I'm only directly attacking your direct question, "what sort of catalysts might be used, and what are the performance / lifetime issues with them?" because the rest is ill-defined. I'll mention some electrochemical conversion aspects. I hope to illustrate why your question is problematic.
There are several different products one could imagine reducing carbon dioxide to:
- carbon monoxide
- formic acid
Each will require different materials and conditions, but they all require energy for this to occur. Not to mention, these are all difficult reactions. Thermodynamically speaking carbon dioxide is at the bottom of this energy well and to get out of it requires spending energy.
One approach involves directly electrolyzing on a metal. Cu in aqueous solutions can give methane as a major product, but it also evolves hydrogen and many of the others I listed above. There are a couple of problems with this but the major problem is that it often requires large overpotentials at rates of interest for industrial purposes and this means more cost in terms of electrical input. Another major problem surrounding nearly all of these studies is the selectivity of a catalyst: in water at pH 7 evolving dihydrogen is thermodynamically more favorable than reducing carbon dioxide to everything except methane and methanol. Unfortunately these two are the most complex, as far as chemical transformations are concerned, to make. So the other products are much more likely to be produced along the way. This is why people have focused on making simpler things such as carbon monoxide or formic acid.

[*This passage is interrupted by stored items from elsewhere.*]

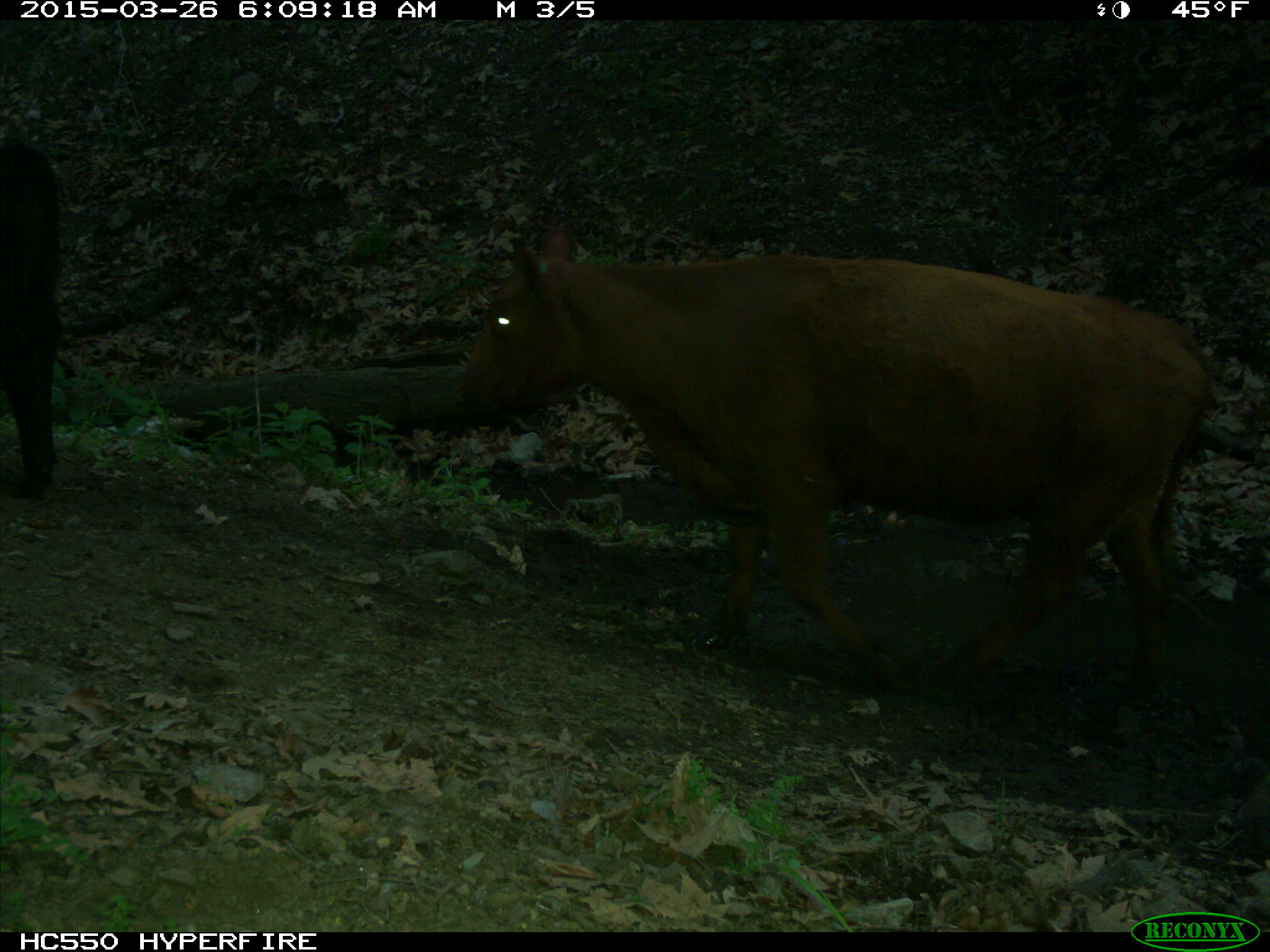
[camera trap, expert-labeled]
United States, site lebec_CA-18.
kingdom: Animalia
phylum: Chordata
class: Mammalia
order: Artiodactyla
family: Bovidae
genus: Bos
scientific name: Bos taurus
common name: domestic cow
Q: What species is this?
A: Bos taurus (domestic cow).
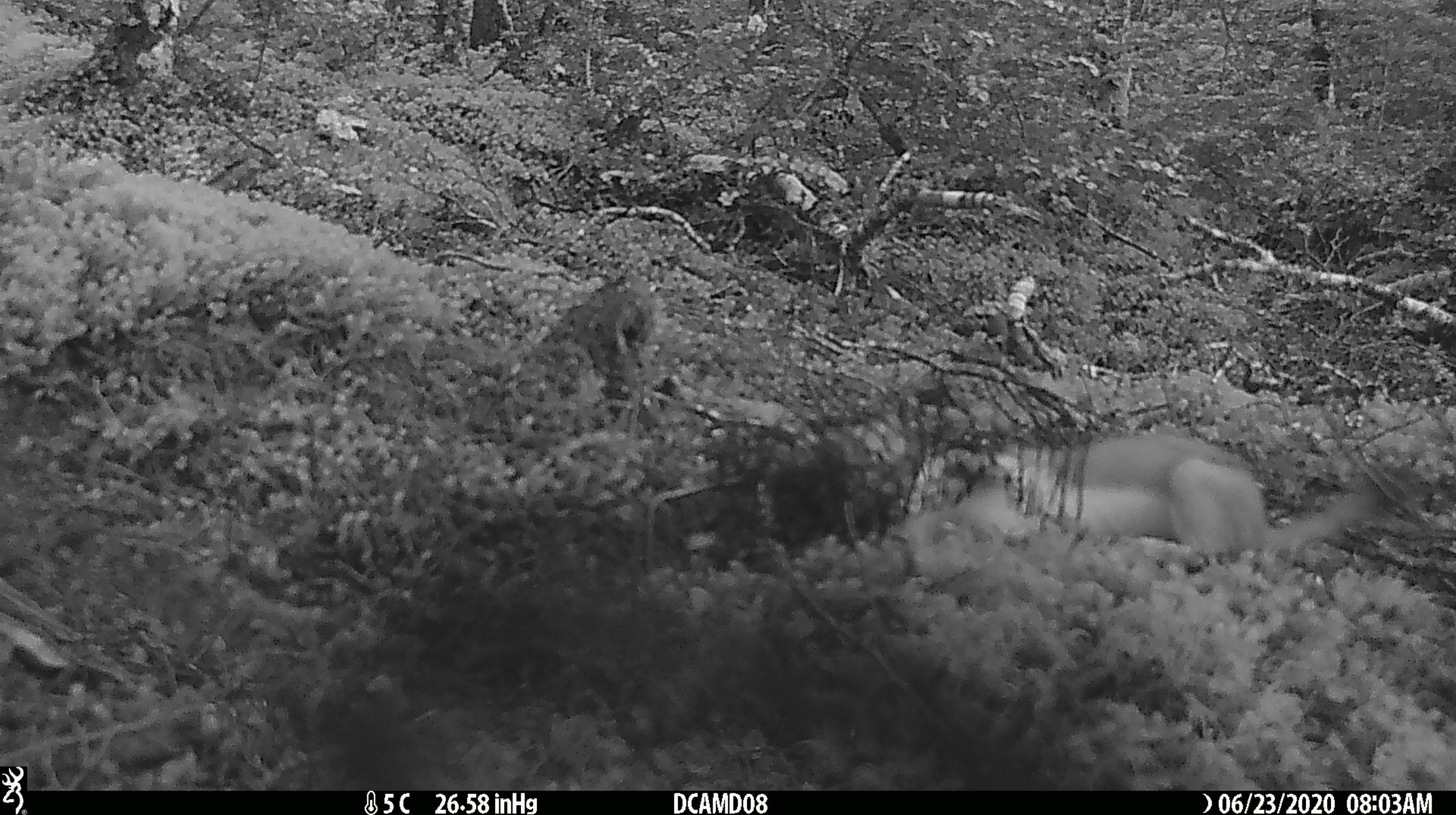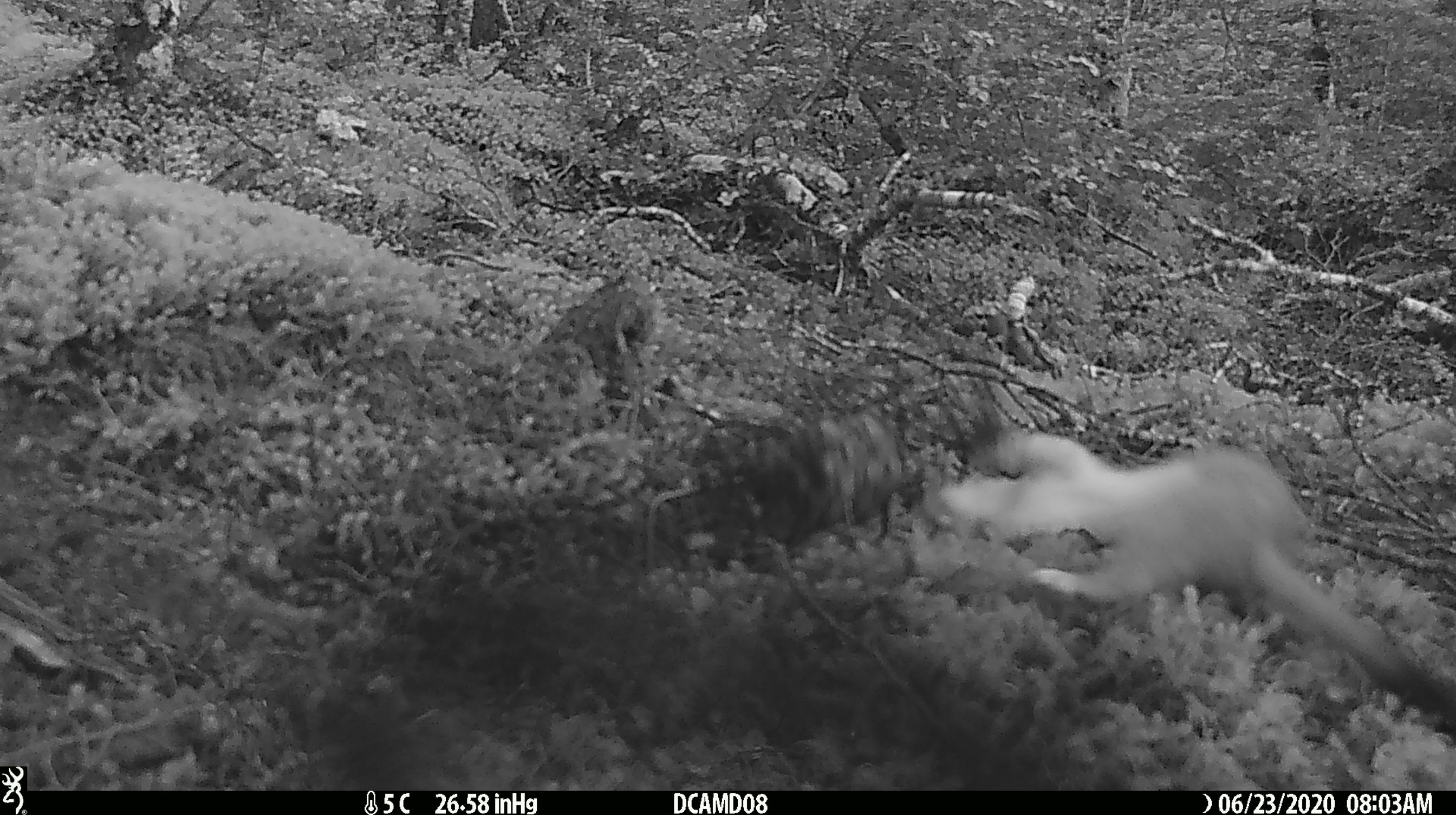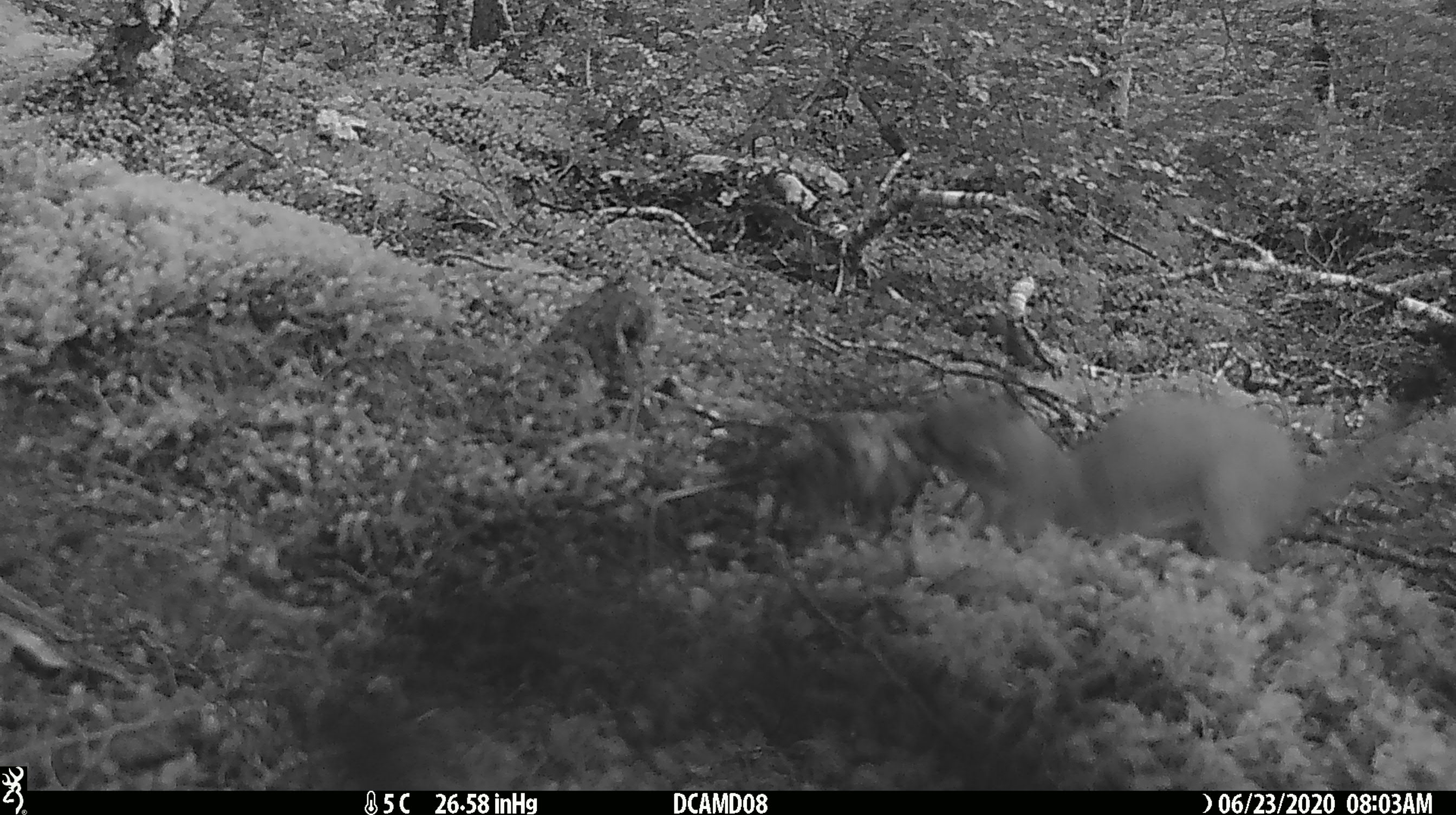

Where does this energy come from? Right now coal. So we would end up creating more carbon dioxide than we reduced to other species. It reminds me of how diesel-electric transmission works in freight trains: a dirty engine turns an electric generator that generates electricity that is used on motors instead of the motor directly driving the wheels; I think we can call this diesel-electric transmission an indirect drive whereas the latter is a direct drive. It turns out that making the former is far easier in engineering rather than the latter. The same is true here. It's easier to generate electricity somewhere else then reduce CO2 rather than have energy directly fed to reduce carbon dioxide. You can get efficiencies better by going the latter, but engineering/technical complexities increase immensely.
As a means to address this electrical burden via the direct-drive analogy, people have looked at these artificial photosynthesis approaches, i.e. using light to drive these reactions or at least help ease the energy burden. This requires photocatalysts and often with these come semiconductors. Some semiconductors are naturally good at reducing carbon dioxide, such as CdTe, but this better performance for generating methanol is in turn related to an actual corrosion process of the semiconductor. Semiconductors are very complicated and expensive to manufacture well. They tend to corrode easily when they work well with sunlight. They require catalysts and this introduces huge compatibility issues and manufacturing complexities. We'll just leave the indirect approach at the state the field is, complicated and incomplete.
As for the direct approach:
it's complicated by the fact that carbon dioxide is fundamentally limited in solubility at room temperature. Hence why other people prefer non-water systems. These unfortunately add other complexities...
Actually while typing this I came to the conclusion that I could write a much more succinct response to you rather than continuing to babble on: The best candidate will involve a transition metal, there is no doubt about that. It may end up being a molecular species, but there are so many possible structures that it is hard to say if we won't find a simpler heterogenous catalyst that is more capable first. By Murphy's law, it will be the most expensive material imaginable. But right now, considering everything, you can always look at all extensive work that has been done on copper, but realize it isn't very efficient or selective.